DATASET CONTENT »
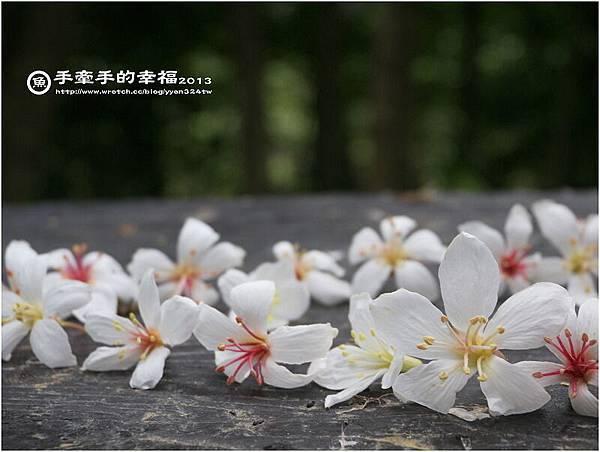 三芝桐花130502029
--
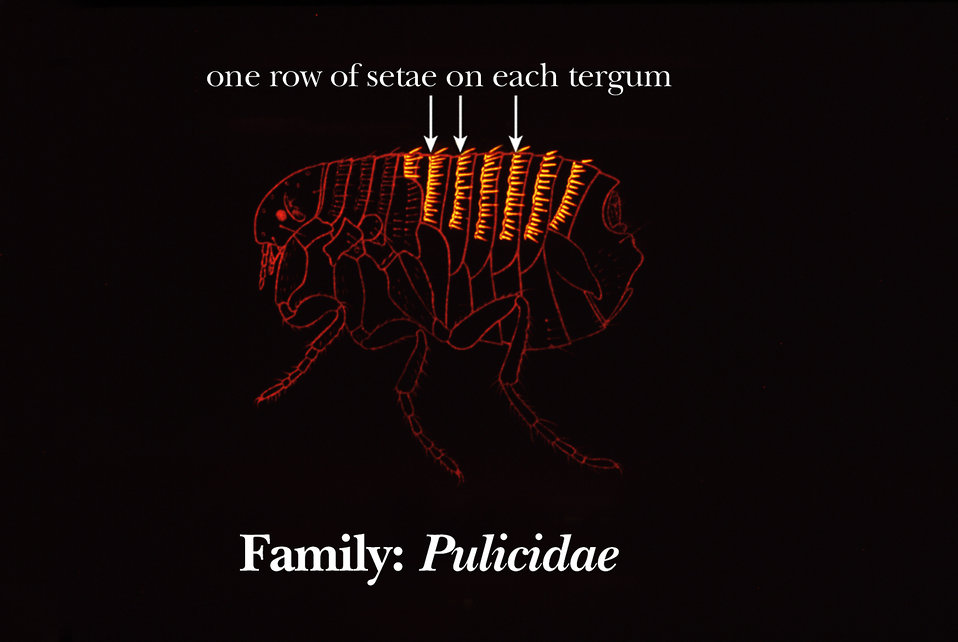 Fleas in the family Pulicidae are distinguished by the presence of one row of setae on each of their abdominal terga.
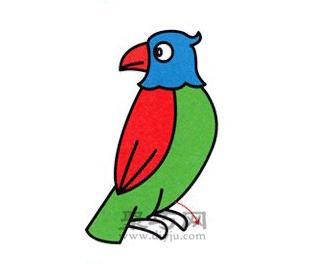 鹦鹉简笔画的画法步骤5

PROBLEM REQUIREMENTS » Beginning with the line above that contains "Fleas in the" and finishing with the line that contains "鹦鹉简笔画的画法步骤5", print those lines exactly and only. Skip all pictures.

SOLUTION TO THIS TASK »
 Fleas in the family Pulicidae are distinguished by the presence of one row of setae on each of their abdominal terga.
 鹦鹉简笔画的画法步骤5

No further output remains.